* PROMPT: Using the data below, please return every line exactly as given.

[Items from a dataset]
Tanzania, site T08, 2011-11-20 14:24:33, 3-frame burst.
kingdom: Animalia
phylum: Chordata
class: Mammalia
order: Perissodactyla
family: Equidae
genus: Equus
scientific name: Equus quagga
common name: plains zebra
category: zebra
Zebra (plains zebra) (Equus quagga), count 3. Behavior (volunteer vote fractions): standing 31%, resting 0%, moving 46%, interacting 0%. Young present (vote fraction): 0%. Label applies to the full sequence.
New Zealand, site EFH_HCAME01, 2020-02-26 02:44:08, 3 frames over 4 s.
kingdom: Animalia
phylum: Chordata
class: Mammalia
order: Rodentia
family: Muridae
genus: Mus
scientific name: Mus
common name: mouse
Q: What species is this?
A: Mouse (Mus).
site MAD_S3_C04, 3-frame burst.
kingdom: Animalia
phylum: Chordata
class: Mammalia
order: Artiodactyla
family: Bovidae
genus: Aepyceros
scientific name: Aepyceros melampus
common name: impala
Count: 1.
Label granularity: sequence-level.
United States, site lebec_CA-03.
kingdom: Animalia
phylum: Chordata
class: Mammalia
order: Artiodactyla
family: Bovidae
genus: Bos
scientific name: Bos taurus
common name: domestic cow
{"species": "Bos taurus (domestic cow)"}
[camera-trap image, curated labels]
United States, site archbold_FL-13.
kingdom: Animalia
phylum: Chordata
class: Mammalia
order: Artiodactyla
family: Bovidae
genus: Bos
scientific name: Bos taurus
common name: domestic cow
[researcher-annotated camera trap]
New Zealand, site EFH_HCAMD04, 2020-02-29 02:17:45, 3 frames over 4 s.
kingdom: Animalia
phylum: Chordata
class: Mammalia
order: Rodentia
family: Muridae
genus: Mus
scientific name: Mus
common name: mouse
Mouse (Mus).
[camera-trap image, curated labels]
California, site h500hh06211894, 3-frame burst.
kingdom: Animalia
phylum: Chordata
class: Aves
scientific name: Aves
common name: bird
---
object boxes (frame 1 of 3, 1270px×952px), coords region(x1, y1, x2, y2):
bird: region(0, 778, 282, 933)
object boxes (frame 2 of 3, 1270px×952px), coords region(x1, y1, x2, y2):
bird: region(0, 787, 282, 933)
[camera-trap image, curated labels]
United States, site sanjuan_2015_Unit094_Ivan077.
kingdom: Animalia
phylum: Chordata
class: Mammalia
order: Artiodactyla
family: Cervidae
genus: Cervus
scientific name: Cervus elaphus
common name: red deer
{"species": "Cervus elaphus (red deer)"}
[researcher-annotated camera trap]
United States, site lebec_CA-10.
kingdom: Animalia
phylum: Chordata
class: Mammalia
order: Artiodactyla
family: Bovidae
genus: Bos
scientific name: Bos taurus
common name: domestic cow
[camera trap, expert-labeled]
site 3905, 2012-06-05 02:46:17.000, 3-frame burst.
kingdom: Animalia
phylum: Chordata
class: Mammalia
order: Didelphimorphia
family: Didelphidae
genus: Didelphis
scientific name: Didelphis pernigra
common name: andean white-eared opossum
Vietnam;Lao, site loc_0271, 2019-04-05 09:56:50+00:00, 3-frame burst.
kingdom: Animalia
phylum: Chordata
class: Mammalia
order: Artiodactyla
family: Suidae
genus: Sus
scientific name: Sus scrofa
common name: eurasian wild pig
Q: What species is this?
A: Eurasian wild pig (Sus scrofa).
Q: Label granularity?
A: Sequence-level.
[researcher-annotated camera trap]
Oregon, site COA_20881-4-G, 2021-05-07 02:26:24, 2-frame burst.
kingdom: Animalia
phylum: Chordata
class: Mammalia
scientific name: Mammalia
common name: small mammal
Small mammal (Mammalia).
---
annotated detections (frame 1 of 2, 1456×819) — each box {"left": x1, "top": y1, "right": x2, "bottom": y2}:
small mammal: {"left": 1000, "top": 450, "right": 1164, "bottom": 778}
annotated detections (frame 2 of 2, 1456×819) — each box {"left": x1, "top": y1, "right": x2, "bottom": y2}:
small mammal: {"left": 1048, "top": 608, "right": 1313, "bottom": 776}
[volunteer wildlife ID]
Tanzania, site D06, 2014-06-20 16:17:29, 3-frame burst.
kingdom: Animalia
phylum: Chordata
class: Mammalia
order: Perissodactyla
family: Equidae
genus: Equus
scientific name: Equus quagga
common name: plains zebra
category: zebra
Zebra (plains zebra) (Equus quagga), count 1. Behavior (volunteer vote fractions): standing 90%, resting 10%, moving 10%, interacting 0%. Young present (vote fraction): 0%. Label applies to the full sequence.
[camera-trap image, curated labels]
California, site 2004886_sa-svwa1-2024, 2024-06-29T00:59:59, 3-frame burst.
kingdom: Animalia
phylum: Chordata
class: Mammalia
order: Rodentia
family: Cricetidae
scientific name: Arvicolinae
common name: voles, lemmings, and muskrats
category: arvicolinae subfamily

* OUTPUT BELOW:
Tanzania, site T08, 2011-11-20 14:24:33, 3-frame burst.
kingdom: Animalia
phylum: Chordata
class: Mammalia
order: Perissodactyla
family: Equidae
genus: Equus
scientific name: Equus quagga
common name: plains zebra
category: zebra
Zebra (plains zebra) (Equus quagga), count 3. Behavior (volunteer vote fractions): standing 31%, resting 0%, moving 46%, interacting 0%. Young present (vote fraction): 0%. Label applies to the full sequence.
New Zealand, site EFH_HCAME01, 2020-02-26 02:44:08, 3 frames over 4 s.
kingdom: Animalia
phylum: Chordata
class: Mammalia
order: Rodentia
family: Muridae
genus: Mus
scientific name: Mus
common name: mouse
Q: What species is this?
A: Mouse (Mus).
site MAD_S3_C04, 3-frame burst.
kingdom: Animalia
phylum: Chordata
class: Mammalia
order: Artiodactyla
family: Bovidae
genus: Aepyceros
scientific name: Aepyceros melampus
common name: impala
Count: 1.
Label granularity: sequence-level.
United States, site lebec_CA-03.
kingdom: Animalia
phylum: Chordata
class: Mammalia
order: Artiodactyla
family: Bovidae
genus: Bos
scientific name: Bos taurus
common name: domestic cow
{"species": "Bos taurus (domestic cow)"}
[camera-trap image, curated labels]
United States, site archbold_FL-13.
kingdom: Animalia
phylum: Chordata
class: Mammalia
order: Artiodactyla
family: Bovidae
genus: Bos
scientific name: Bos taurus
common name: domestic cow
[researcher-annotated camera trap]
New Zealand, site EFH_HCAMD04, 2020-02-29 02:17:45, 3 frames over 4 s.
kingdom: Animalia
phylum: Chordata
class: Mammalia
order: Rodentia
family: Muridae
genus: Mus
scientific name: Mus
common name: mouse
Mouse (Mus).
[camera-trap image, curated labels]
California, site h500hh06211894, 3-frame burst.
kingdom: Animalia
phylum: Chordata
class: Aves
scientific name: Aves
common name: bird
---
object boxes (frame 1 of 3, 1270px×952px), coords region(x1, y1, x2, y2):
bird: region(0, 778, 282, 933)
object boxes (frame 2 of 3, 1270px×952px), coords region(x1, y1, x2, y2):
bird: region(0, 787, 282, 933)
[camera-trap image, curated labels]
United States, site sanjuan_2015_Unit094_Ivan077.
kingdom: Animalia
phylum: Chordata
class: Mammalia
order: Artiodactyla
family: Cervidae
genus: Cervus
scientific name: Cervus elaphus
common name: red deer
{"species": "Cervus elaphus (red deer)"}
[researcher-annotated camera trap]
United States, site lebec_CA-10.
kingdom: Animalia
phylum: Chordata
class: Mammalia
order: Artiodactyla
family: Bovidae
genus: Bos
scientific name: Bos taurus
common name: domestic cow
[camera trap, expert-labeled]
site 3905, 2012-06-05 02:46:17.000, 3-frame burst.
kingdom: Animalia
phylum: Chordata
class: Mammalia
order: Didelphimorphia
family: Didelphidae
genus: Didelphis
scientific name: Didelphis pernigra
common name: andean white-eared opossum
Vietnam;Lao, site loc_0271, 2019-04-05 09:56:50+00:00, 3-frame burst.
kingdom: Animalia
phylum: Chordata
class: Mammalia
order: Artiodactyla
family: Suidae
genus: Sus
scientific name: Sus scrofa
common name: eurasian wild pig
Q: What species is this?
A: Eurasian wild pig (Sus scrofa).
Q: Label granularity?
A: Sequence-level.
[researcher-annotated camera trap]
Oregon, site COA_20881-4-G, 2021-05-07 02:26:24, 2-frame burst.
kingdom: Animalia
phylum: Chordata
class: Mammalia
scientific name: Mammalia
common name: small mammal
Small mammal (Mammalia).
---
annotated detections (frame 1 of 2, 1456×819) — each box {"left": x1, "top": y1, "right": x2, "bottom": y2}:
small mammal: {"left": 1000, "top": 450, "right": 1164, "bottom": 778}
annotated detections (frame 2 of 2, 1456×819) — each box {"left": x1, "top": y1, "right": x2, "bottom": y2}:
small mammal: {"left": 1048, "top": 608, "right": 1313, "bottom": 776}
[volunteer wildlife ID]
Tanzania, site D06, 2014-06-20 16:17:29, 3-frame burst.
kingdom: Animalia
phylum: Chordata
class: Mammalia
order: Perissodactyla
family: Equidae
genus: Equus
scientific name: Equus quagga
common name: plains zebra
category: zebra
Zebra (plains zebra) (Equus quagga), count 1. Behavior (volunteer vote fractions): standing 90%, resting 10%, moving 10%, interacting 0%. Young present (vote fraction): 0%. Label applies to the full sequence.
[camera-trap image, curated labels]
California, site 2004886_sa-svwa1-2024, 2024-06-29T00:59:59, 3-frame burst.
kingdom: Animalia
phylum: Chordata
class: Mammalia
order: Rodentia
family: Cricetidae
scientific name: Arvicolinae
common name: voles, lemmings, and muskrats
category: arvicolinae subfamily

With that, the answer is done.